====== DATA FOR THIS TASK ======
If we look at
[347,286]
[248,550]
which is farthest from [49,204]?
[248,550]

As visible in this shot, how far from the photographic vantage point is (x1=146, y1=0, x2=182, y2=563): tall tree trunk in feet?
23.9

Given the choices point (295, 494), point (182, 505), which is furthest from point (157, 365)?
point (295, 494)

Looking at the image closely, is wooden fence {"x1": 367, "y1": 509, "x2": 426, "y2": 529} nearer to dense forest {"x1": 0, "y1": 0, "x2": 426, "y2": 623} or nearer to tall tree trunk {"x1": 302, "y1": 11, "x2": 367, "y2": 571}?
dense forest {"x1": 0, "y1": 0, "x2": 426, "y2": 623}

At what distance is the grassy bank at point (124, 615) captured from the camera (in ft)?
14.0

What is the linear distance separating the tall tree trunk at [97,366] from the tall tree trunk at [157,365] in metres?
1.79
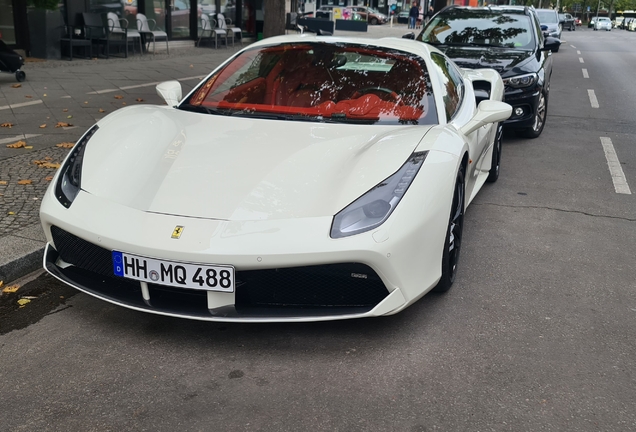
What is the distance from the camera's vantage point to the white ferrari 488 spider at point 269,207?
268cm

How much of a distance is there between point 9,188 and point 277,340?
9.45 feet

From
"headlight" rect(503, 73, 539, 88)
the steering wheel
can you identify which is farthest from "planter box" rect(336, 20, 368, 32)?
the steering wheel

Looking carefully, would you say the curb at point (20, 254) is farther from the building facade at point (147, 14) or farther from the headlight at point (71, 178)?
the building facade at point (147, 14)

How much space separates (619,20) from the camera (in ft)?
291

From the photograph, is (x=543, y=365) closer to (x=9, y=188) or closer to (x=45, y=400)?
(x=45, y=400)

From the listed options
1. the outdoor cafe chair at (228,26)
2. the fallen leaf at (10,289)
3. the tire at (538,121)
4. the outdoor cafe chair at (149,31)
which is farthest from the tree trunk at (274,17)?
the outdoor cafe chair at (228,26)

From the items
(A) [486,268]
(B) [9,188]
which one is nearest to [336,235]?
(A) [486,268]

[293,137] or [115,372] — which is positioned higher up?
[293,137]

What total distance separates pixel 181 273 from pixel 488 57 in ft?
19.6

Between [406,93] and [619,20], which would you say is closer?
[406,93]

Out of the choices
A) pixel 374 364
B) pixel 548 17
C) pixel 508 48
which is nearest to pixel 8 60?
pixel 508 48

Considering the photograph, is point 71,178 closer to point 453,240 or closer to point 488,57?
point 453,240

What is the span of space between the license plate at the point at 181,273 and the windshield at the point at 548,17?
24767 mm

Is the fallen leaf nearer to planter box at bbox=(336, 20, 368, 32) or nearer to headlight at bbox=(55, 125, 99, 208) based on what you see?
headlight at bbox=(55, 125, 99, 208)
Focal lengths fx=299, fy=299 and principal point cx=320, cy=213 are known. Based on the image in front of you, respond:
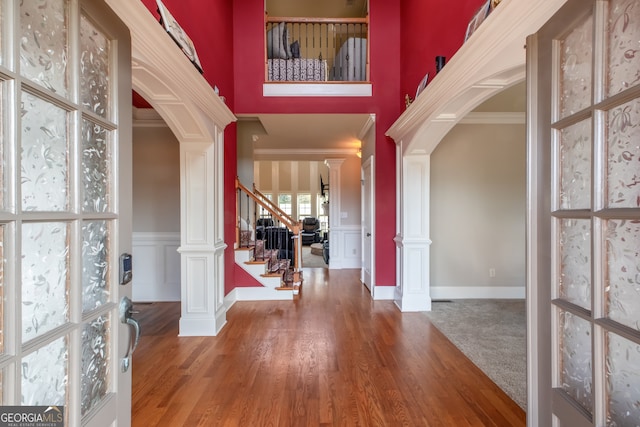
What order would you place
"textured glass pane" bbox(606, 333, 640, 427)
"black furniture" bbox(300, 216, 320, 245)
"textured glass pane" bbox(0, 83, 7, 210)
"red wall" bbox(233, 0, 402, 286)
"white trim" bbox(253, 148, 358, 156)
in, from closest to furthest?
Result: "textured glass pane" bbox(0, 83, 7, 210)
"textured glass pane" bbox(606, 333, 640, 427)
"red wall" bbox(233, 0, 402, 286)
"white trim" bbox(253, 148, 358, 156)
"black furniture" bbox(300, 216, 320, 245)

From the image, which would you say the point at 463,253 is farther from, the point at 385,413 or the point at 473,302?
the point at 385,413

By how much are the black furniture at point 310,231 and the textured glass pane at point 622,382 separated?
422 inches

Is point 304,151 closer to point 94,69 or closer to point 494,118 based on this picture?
point 494,118

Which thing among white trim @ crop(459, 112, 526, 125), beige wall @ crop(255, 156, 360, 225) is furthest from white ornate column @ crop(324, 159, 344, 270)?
beige wall @ crop(255, 156, 360, 225)

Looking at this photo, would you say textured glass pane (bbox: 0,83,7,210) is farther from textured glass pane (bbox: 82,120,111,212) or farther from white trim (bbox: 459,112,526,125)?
white trim (bbox: 459,112,526,125)

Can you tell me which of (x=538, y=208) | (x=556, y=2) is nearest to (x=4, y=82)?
(x=538, y=208)

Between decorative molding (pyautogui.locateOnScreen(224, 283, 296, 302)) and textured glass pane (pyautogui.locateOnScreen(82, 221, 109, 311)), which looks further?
decorative molding (pyautogui.locateOnScreen(224, 283, 296, 302))

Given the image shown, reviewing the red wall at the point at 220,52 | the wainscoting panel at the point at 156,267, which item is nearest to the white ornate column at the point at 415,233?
the red wall at the point at 220,52

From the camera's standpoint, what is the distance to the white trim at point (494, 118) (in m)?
4.30

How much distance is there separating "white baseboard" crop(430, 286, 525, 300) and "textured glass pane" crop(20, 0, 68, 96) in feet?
15.0

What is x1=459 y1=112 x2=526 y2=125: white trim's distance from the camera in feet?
14.1

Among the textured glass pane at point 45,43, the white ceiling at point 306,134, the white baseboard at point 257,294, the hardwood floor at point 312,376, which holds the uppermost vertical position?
the white ceiling at point 306,134

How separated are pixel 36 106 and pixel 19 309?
1.60 ft

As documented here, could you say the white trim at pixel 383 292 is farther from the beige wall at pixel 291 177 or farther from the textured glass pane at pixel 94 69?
the beige wall at pixel 291 177
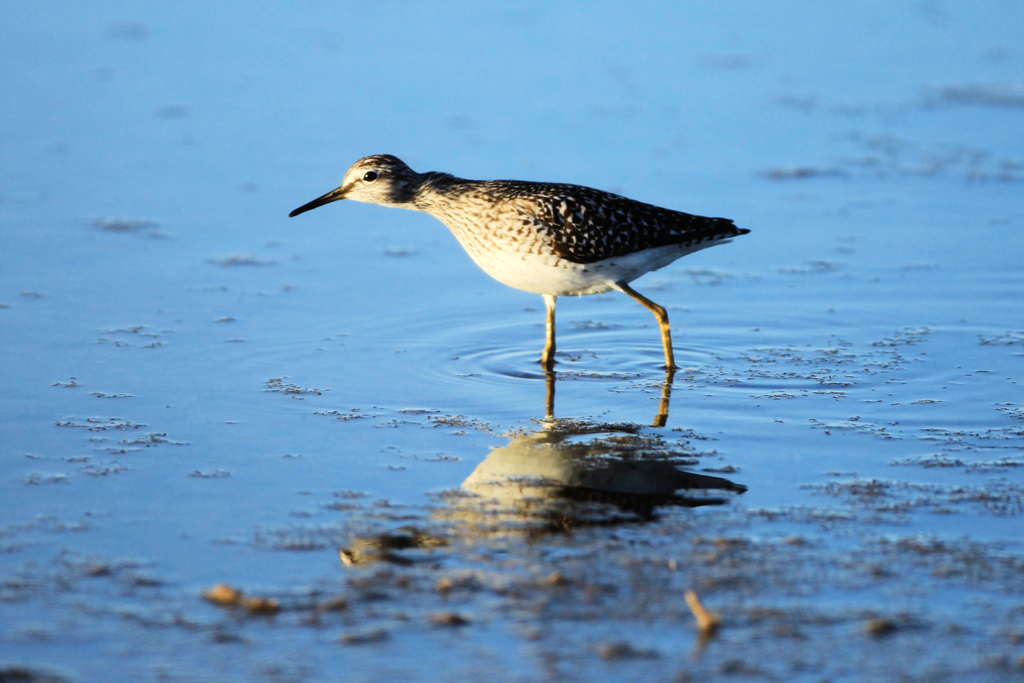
======
▶ EXERCISE OBJECTIVE
Copy everything from the line containing "Is point 304,151" down to the end of the rows, word for word, and leave the pictures out.

▶ RESULT FOR THIS EXERCISE
Is point 304,151 closer to point 94,69 or closer to point 494,118 based on this picture?
point 494,118

Which thing among white trim @ crop(459, 112, 526, 125), beige wall @ crop(255, 156, 360, 225) is furthest from white ornate column @ crop(324, 159, 344, 270)?
beige wall @ crop(255, 156, 360, 225)

Looking at this photo, would you say textured glass pane (bbox: 0,83,7,210) is farther from textured glass pane (bbox: 82,120,111,212) or farther from white trim (bbox: 459,112,526,125)?
white trim (bbox: 459,112,526,125)

Can you tell me which of (x=538, y=208) | (x=556, y=2) is nearest to (x=4, y=82)?
(x=538, y=208)

Between decorative molding (pyautogui.locateOnScreen(224, 283, 296, 302)) and textured glass pane (pyautogui.locateOnScreen(82, 221, 109, 311)), which looks further?
decorative molding (pyautogui.locateOnScreen(224, 283, 296, 302))

Given the image shown, reviewing the red wall at the point at 220,52 | the wainscoting panel at the point at 156,267, which item is nearest to the white ornate column at the point at 415,233?
the red wall at the point at 220,52

From the camera's standpoint, what is the distance to the white trim at point (494, 118) (in m)?
4.30

How much distance is there separating "white baseboard" crop(430, 286, 525, 300) and "textured glass pane" crop(20, 0, 68, 96) in feet?
15.0

What is x1=459 y1=112 x2=526 y2=125: white trim's distance from the camera in feet?
14.1

Among the textured glass pane at point 45,43, the white ceiling at point 306,134, the white baseboard at point 257,294, the hardwood floor at point 312,376, which holds the uppermost vertical position?
the white ceiling at point 306,134

How separated are pixel 36 106 and pixel 19 309?
1.60 ft

As documented here, could you say the white trim at pixel 383 292 is farther from the beige wall at pixel 291 177 or farther from the textured glass pane at pixel 94 69?
the beige wall at pixel 291 177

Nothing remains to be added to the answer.